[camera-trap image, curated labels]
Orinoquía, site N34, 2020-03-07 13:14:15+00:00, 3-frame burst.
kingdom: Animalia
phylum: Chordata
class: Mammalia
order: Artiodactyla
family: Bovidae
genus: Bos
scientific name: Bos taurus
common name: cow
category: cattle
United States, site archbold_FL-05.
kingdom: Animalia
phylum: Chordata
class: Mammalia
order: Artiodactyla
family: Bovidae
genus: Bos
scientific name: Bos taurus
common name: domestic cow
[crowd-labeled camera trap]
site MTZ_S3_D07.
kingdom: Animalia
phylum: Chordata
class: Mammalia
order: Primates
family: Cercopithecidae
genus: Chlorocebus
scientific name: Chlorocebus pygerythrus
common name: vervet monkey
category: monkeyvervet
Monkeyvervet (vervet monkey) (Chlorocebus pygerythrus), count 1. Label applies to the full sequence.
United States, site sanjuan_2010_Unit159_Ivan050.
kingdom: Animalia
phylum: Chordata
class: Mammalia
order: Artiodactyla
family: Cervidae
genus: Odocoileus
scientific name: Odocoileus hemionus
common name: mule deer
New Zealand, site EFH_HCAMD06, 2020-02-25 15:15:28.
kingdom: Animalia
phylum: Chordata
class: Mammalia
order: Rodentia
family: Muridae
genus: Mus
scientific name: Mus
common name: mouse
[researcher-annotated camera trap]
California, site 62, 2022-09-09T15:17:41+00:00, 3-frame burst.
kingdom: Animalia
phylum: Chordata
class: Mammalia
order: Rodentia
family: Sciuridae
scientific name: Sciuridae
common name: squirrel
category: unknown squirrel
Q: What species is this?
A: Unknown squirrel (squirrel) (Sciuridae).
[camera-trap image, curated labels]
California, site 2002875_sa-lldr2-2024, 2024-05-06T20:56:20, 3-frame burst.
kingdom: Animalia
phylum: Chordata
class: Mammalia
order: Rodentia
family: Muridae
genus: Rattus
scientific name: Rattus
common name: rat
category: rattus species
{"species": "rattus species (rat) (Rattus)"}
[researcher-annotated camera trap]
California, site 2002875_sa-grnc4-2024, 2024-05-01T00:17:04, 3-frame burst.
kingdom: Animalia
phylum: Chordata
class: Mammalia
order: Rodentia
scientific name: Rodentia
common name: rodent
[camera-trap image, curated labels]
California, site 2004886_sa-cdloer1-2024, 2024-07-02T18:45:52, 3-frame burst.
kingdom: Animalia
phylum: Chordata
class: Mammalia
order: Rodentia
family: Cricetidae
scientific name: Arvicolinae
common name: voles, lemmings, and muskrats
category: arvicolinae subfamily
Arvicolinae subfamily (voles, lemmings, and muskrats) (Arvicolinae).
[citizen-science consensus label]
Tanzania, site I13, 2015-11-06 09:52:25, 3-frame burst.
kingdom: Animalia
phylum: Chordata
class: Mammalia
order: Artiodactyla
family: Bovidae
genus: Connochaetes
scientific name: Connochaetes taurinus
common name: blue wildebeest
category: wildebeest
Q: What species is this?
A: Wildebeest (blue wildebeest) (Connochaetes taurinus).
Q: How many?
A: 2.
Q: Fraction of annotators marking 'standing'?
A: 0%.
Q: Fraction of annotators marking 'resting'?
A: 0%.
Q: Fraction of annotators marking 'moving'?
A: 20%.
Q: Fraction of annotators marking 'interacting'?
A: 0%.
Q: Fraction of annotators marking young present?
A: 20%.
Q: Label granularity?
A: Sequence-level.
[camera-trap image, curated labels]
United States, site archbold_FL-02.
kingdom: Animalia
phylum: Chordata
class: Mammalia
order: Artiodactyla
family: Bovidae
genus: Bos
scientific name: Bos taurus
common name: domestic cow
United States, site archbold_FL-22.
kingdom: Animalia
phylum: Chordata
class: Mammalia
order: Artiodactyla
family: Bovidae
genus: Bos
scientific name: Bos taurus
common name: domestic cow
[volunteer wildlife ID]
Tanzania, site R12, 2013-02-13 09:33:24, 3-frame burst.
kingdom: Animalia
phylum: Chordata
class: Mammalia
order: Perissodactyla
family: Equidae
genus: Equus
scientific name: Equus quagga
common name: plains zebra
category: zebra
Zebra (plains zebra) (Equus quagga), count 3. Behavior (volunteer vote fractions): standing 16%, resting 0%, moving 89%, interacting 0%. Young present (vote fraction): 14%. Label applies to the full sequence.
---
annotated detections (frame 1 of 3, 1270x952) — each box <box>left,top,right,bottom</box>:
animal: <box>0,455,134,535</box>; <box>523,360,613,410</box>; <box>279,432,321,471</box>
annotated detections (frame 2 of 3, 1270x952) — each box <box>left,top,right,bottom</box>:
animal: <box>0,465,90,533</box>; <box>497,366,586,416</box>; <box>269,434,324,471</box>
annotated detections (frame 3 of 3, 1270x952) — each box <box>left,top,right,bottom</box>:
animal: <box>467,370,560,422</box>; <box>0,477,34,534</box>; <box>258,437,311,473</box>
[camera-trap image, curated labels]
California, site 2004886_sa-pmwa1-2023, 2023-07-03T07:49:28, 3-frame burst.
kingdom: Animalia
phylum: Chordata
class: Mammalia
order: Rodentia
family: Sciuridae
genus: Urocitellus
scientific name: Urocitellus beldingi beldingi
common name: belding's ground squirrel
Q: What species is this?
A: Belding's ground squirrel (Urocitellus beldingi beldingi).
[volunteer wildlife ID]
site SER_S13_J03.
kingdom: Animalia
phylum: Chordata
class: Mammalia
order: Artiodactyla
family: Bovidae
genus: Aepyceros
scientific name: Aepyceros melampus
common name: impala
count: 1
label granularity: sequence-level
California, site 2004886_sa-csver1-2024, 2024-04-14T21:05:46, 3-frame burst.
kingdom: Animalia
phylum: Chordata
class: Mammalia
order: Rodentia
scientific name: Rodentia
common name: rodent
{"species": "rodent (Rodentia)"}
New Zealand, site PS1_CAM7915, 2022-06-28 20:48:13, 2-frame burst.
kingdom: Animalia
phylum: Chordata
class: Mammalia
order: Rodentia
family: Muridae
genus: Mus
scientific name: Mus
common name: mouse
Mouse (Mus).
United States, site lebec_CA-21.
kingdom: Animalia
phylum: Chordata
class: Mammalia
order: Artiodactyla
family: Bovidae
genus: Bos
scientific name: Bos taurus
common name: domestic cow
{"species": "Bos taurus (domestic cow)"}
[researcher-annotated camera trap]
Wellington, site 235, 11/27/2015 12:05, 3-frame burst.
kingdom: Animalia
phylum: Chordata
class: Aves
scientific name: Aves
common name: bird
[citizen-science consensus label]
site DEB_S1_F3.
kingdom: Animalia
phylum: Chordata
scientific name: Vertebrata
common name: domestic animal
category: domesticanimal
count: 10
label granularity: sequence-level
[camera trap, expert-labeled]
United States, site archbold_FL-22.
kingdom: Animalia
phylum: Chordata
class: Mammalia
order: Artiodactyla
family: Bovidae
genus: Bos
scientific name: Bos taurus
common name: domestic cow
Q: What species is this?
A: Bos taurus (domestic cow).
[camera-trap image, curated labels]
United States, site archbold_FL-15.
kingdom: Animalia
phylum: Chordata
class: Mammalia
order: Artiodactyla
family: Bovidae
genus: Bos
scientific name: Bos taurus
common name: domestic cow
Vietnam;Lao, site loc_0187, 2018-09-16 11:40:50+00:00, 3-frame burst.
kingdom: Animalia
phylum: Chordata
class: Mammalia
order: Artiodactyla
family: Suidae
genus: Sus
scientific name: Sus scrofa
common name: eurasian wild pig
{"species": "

------------------------

• What the exercise asks:
The material above needs to be copied out in full, exactly as given.

• Result for this exercise:
[camera-trap image, curated labels]
Orinoquía, site N34, 2020-03-07 13:14:15+00:00, 3-frame burst.
kingdom: Animalia
phylum: Chordata
class: Mammalia
order: Artiodactyla
family: Bovidae
genus: Bos
scientific name: Bos taurus
common name: cow
category: cattle
United States, site archbold_FL-05.
kingdom: Animalia
phylum: Chordata
class: Mammalia
order: Artiodactyla
family: Bovidae
genus: Bos
scientific name: Bos taurus
common name: domestic cow
[crowd-labeled camera trap]
site MTZ_S3_D07.
kingdom: Animalia
phylum: Chordata
class: Mammalia
order: Primates
family: Cercopithecidae
genus: Chlorocebus
scientific name: Chlorocebus pygerythrus
common name: vervet monkey
category: monkeyvervet
Monkeyvervet (vervet monkey) (Chlorocebus pygerythrus), count 1. Label applies to the full sequence.
United States, site sanjuan_2010_Unit159_Ivan050.
kingdom: Animalia
phylum: Chordata
class: Mammalia
order: Artiodactyla
family: Cervidae
genus: Odocoileus
scientific name: Odocoileus hemionus
common name: mule deer
New Zealand, site EFH_HCAMD06, 2020-02-25 15:15:28.
kingdom: Animalia
phylum: Chordata
class: Mammalia
order: Rodentia
family: Muridae
genus: Mus
scientific name: Mus
common name: mouse
[researcher-annotated camera trap]
California, site 62, 2022-09-09T15:17:41+00:00, 3-frame burst.
kingdom: Animalia
phylum: Chordata
class: Mammalia
order: Rodentia
family: Sciuridae
scientific name: Sciuridae
common name: squirrel
category: unknown squirrel
Q: What species is this?
A: Unknown squirrel (squirrel) (Sciuridae).
[camera-trap image, curated labels]
California, site 2002875_sa-lldr2-2024, 2024-05-06T20:56:20, 3-frame burst.
kingdom: Animalia
phylum: Chordata
class: Mammalia
order: Rodentia
family: Muridae
genus: Rattus
scientific name: Rattus
common name: rat
category: rattus species
{"species": "rattus species (rat) (Rattus)"}
[researcher-annotated camera trap]
California, site 2002875_sa-grnc4-2024, 2024-05-01T00:17:04, 3-frame burst.
kingdom: Animalia
phylum: Chordata
class: Mammalia
order: Rodentia
scientific name: Rodentia
common name: rodent
[camera-trap image, curated labels]
California, site 2004886_sa-cdloer1-2024, 2024-07-02T18:45:52, 3-frame burst.
kingdom: Animalia
phylum: Chordata
class: Mammalia
order: Rodentia
family: Cricetidae
scientific name: Arvicolinae
common name: voles, lemmings, and muskrats
category: arvicolinae subfamily
Arvicolinae subfamily (voles, lemmings, and muskrats) (Arvicolinae).
[citizen-science consensus label]
Tanzania, site I13, 2015-11-06 09:52:25, 3-frame burst.
kingdom: Animalia
phylum: Chordata
class: Mammalia
order: Artiodactyla
family: Bovidae
genus: Connochaetes
scientific name: Connochaetes taurinus
common name: blue wildebeest
category: wildebeest
Q: What species is this?
A: Wildebeest (blue wildebeest) (Connochaetes taurinus).
Q: How many?
A: 2.
Q: Fraction of annotators marking 'standing'?
A: 0%.
Q: Fraction of annotators marking 'resting'?
A: 0%.
Q: Fraction of annotators marking 'moving'?
A: 20%.
Q: Fraction of annotators marking 'interacting'?
A: 0%.
Q: Fraction of annotators marking young present?
A: 20%.
Q: Label granularity?
A: Sequence-level.
[camera-trap image, curated labels]
United States, site archbold_FL-02.
kingdom: Animalia
phylum: Chordata
class: Mammalia
order: Artiodactyla
family: Bovidae
genus: Bos
scientific name: Bos taurus
common name: domestic cow
United States, site archbold_FL-22.
kingdom: Animalia
phylum: Chordata
class: Mammalia
order: Artiodactyla
family: Bovidae
genus: Bos
scientific name: Bos taurus
common name: domestic cow
[volunteer wildlife ID]
Tanzania, site R12, 2013-02-13 09:33:24, 3-frame burst.
kingdom: Animalia
phylum: Chordata
class: Mammalia
order: Perissodactyla
family: Equidae
genus: Equus
scientific name: Equus quagga
common name: plains zebra
category: zebra
Zebra (plains zebra) (Equus quagga), count 3. Behavior (volunteer vote fractions): standing 16%, resting 0%, moving 89%, interacting 0%. Young present (vote fraction): 14%. Label applies to the full sequence.
---
annotated detections (frame 1 of 3, 1270x952) — each box <box>left,top,right,bottom</box>:
animal: <box>0,455,134,535</box>; <box>523,360,613,410</box>; <box>279,432,321,471</box>
annotated detections (frame 2 of 3, 1270x952) — each box <box>left,top,right,bottom</box>:
animal: <box>0,465,90,533</box>; <box>497,366,586,416</box>; <box>269,434,324,471</box>
annotated detections (frame 3 of 3, 1270x952) — each box <box>left,top,right,bottom</box>:
animal: <box>467,370,560,422</box>; <box>0,477,34,534</box>; <box>258,437,311,473</box>
[camera-trap image, curated labels]
California, site 2004886_sa-pmwa1-2023, 2023-07-03T07:49:28, 3-frame burst.
kingdom: Animalia
phylum: Chordata
class: Mammalia
order: Rodentia
family: Sciuridae
genus: Urocitellus
scientific name: Urocitellus beldingi beldingi
common name: belding's ground squirrel
Q: What species is this?
A: Belding's ground squirrel (Urocitellus beldingi beldingi).
[volunteer wildlife ID]
site SER_S13_J03.
kingdom: Animalia
phylum: Chordata
class: Mammalia
order: Artiodactyla
family: Bovidae
genus: Aepyceros
scientific name: Aepyceros melampus
common name: impala
count: 1
label granularity: sequence-level
California, site 2004886_sa-csver1-2024, 2024-04-14T21:05:46, 3-frame burst.
kingdom: Animalia
phylum: Chordata
class: Mammalia
order: Rodentia
scientific name: Rodentia
common name: rodent
{"species": "rodent (Rodentia)"}
New Zealand, site PS1_CAM7915, 2022-06-28 20:48:13, 2-frame burst.
kingdom: Animalia
phylum: Chordata
class: Mammalia
order: Rodentia
family: Muridae
genus: Mus
scientific name: Mus
common name: mouse
Mouse (Mus).
United States, site lebec_CA-21.
kingdom: Animalia
phylum: Chordata
class: Mammalia
order: Artiodactyla
family: Bovidae
genus: Bos
scientific name: Bos taurus
common name: domestic cow
{"species": "Bos taurus (domestic cow)"}
[researcher-annotated camera trap]
Wellington, site 235, 11/27/2015 12:05, 3-frame burst.
kingdom: Animalia
phylum: Chordata
class: Aves
scientific name: Aves
common name: bird
[citizen-science consensus label]
site DEB_S1_F3.
kingdom: Animalia
phylum: Chordata
scientific name: Vertebrata
common name: domestic animal
category: domesticanimal
count: 10
label granularity: sequence-level
[camera trap, expert-labeled]
United States, site archbold_FL-22.
kingdom: Animalia
phylum: Chordata
class: Mammalia
order: Artiodactyla
family: Bovidae
genus: Bos
scientific name: Bos taurus
common name: domestic cow
Q: What species is this?
A: Bos taurus (domestic cow).
[camera-trap image, curated labels]
United States, site archbold_FL-15.
kingdom: Animalia
phylum: Chordata
class: Mammalia
order: Artiodactyla
family: Bovidae
genus: Bos
scientific name: Bos taurus
common name: domestic cow
Vietnam;Lao, site loc_0187, 2018-09-16 11:40:50+00:00, 3-frame burst.
kingdom: Animalia
phylum: Chordata
class: Mammalia
order: Artiodactyla
family: Suidae
genus: Sus
scientific name: Sus scrofa
common name: eurasian wild pig
{"species": "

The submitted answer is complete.